Le skipper français Kevin Escoffier est attendu devant le tribunal correctionnel de Lorient le lundi 30 mars en début d’après-midi. Il doit répondre à des accusations d’agressions sexuelles portées par quatre femmes dans différents pays. Cette affaire a suscité une vive émotion au sein de la communauté nautique et au-delà.
Avant le début des débats, prévu à 13h30, la section locale du collectif féministe Nous toutes a organisé un rassemblement devant le palais de justice pour soutenir les victimes et « briser le silence sur les violences qui frappent le milieu de la course au large ». Les témoignages des quatre femmes évoquent des agressions survenues aux États-Unis, en France, au Brésil et en Australie.

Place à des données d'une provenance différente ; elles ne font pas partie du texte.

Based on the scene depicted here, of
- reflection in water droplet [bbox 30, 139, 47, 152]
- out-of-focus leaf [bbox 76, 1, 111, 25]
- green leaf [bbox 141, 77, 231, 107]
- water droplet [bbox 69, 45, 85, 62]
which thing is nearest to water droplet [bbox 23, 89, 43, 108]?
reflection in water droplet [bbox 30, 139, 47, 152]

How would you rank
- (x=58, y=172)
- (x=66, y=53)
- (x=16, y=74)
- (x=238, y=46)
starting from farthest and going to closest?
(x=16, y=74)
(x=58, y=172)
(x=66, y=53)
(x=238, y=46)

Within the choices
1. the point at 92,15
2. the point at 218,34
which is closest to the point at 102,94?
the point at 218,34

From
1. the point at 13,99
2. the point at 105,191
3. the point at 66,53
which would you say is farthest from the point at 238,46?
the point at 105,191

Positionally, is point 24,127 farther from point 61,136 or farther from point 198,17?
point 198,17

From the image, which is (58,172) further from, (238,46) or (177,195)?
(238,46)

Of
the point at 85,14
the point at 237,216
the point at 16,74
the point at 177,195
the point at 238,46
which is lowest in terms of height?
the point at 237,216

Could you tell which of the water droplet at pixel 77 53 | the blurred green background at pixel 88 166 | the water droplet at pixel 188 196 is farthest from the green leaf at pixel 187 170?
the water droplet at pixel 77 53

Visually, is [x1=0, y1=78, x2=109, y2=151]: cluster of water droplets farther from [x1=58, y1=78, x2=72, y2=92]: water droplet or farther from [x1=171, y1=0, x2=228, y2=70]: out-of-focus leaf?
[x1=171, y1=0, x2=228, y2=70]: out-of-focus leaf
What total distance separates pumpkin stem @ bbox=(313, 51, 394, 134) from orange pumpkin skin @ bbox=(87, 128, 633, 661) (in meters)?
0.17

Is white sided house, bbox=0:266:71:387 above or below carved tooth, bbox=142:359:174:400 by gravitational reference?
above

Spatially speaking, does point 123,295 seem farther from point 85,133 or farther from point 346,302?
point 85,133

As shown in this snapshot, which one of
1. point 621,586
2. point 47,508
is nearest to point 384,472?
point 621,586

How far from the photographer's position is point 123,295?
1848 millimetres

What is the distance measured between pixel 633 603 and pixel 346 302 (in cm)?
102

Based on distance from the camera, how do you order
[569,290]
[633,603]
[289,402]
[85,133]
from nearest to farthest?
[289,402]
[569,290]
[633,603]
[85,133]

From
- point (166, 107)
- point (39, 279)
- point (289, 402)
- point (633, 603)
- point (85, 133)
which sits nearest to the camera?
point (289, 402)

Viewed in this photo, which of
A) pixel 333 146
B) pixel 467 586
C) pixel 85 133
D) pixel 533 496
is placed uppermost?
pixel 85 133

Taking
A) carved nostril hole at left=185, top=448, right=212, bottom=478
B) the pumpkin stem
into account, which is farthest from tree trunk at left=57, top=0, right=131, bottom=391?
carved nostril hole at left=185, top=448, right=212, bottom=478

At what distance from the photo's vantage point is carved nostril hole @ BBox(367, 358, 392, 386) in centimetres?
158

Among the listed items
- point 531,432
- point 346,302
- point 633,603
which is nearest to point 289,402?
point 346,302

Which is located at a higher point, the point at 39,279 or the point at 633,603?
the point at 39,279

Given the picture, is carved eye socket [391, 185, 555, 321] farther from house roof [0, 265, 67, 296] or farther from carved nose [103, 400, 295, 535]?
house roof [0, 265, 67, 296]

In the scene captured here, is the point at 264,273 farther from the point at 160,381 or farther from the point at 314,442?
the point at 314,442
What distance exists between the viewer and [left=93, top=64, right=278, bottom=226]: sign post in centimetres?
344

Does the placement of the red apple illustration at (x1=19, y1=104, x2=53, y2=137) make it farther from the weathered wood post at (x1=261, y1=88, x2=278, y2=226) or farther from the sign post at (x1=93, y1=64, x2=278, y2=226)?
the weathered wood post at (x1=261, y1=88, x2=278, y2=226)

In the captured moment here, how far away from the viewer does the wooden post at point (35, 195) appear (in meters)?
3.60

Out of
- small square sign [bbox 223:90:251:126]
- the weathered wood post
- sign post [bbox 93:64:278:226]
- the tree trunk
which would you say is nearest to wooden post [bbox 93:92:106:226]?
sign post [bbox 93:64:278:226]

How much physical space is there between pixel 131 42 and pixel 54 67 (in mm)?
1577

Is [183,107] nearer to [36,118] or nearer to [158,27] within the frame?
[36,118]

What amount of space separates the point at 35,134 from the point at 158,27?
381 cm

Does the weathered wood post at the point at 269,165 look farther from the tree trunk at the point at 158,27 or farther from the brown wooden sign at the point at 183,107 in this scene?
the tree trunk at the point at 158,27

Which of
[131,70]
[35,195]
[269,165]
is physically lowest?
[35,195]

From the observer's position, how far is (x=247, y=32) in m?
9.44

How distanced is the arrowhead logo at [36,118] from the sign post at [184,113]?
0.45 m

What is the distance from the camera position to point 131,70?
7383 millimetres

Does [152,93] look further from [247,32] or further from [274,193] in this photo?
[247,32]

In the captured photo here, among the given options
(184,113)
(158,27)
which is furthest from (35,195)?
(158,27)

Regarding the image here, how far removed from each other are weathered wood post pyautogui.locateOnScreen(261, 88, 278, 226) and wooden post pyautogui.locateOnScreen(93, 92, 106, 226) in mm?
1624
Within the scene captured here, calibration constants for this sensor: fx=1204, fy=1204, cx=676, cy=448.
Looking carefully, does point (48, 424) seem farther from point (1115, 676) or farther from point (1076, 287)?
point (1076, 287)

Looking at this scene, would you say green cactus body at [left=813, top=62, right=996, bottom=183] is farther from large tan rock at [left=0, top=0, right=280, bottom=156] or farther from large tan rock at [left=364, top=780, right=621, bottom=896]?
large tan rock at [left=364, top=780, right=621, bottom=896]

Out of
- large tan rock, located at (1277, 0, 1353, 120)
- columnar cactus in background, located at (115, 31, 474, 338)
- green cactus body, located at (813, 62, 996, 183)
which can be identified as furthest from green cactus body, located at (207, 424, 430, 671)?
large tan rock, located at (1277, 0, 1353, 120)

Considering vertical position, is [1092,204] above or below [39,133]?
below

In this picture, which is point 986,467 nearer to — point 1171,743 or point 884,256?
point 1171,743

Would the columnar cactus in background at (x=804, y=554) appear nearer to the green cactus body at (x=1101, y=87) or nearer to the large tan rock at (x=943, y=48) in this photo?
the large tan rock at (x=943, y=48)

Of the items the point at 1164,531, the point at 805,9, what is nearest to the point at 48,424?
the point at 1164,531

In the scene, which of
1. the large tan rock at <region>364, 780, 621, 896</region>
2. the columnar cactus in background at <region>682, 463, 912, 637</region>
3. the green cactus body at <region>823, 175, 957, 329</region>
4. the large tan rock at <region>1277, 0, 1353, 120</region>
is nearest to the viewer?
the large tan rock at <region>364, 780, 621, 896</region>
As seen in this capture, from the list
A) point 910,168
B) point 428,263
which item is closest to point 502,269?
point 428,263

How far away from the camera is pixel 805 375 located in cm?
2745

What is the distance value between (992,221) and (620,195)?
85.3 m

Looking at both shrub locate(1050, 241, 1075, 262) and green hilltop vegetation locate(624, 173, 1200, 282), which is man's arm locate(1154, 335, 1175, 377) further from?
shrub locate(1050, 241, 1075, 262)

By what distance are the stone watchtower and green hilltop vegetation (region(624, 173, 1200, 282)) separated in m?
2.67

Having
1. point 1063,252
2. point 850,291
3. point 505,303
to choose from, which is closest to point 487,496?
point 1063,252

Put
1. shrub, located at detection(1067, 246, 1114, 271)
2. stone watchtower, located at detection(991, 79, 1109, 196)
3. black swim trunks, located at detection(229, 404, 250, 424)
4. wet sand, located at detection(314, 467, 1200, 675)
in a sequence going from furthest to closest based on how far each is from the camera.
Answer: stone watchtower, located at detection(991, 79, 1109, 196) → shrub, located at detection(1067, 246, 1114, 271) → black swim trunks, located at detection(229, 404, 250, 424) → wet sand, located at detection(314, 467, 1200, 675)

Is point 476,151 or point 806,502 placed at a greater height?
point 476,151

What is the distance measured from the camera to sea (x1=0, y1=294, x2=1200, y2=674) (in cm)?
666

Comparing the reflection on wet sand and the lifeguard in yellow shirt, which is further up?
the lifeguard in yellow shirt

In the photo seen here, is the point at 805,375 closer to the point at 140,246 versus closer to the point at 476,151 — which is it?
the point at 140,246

Certaines de ces incidents présumés auraient eu lieu alors qu'Escoffier était sous l'emprise de l'alcool.
Une des plaignantes, ancienne attachée de presse de son équipe, a déposé plainte après une rencontre à Newport (Rhode Island) durant l'Ocean Race en mai 2023. Elle affirme avoir été agressée dans un bar par le navigateur. « Il commence à me palper une fesse, puis l'autre », rappelle-t-elle, ajoutant que « sa main est remontée sous mon tee-shirt ». Ces déclarations sont d’autant plus troublantes compte tenu de la notoriété d'Escoffier dans le domaine.
« Il commence à me palper une fesse »
Ce témoignage, parmi d'autres, a été essentiel à l’ouverture de l'enquête lancée par le parquet de Paris en juillet 2023, suite à plusieurs plaintes pour agressions. En février 2025, Escoffier avait été mis en garde à vue, avant que le dossier ne soit transféré à Lorient pour une audience locale.
Après la révélation publique des accusations en juin 2023, le navigateur a interrompu ses activités avec l'équipe du monocoque Holcim-PRB en pleine compétition. En octobre de la même année, la Fédération française de voile (FFVoile) a décidé de le suspendre pour dix-huit mois, bien qu'une annulation de cette suspension, pour « vice de procédure », ait eu lieu en mars 2024. Cette décision a suscité la controverse au sein de la communauté nautique.
Malgré ces accusations, Kevin Escoffier continue de se défendre en niant les faits. En octobre 2023, il a engagé une procédure en diffamation contre Le Canard Enchaîné, suite à un article qui détaillait les allégations l'entachant. En mai 2025, le tribunal correctionnel de Paris a relaxé l'hebdomadaire, reconnaissant la solidité des éléments ayant fundamenté l'enquête.
Le procès de Kevin Escoffier pourrait faire évoluer les mentalités dans un domaine rarement mis en lumière concernant les violences faites aux femmes. L'issue de ce procès sera scrutée de près, tant pour les victimes que pour la réputation du milieu de la voile.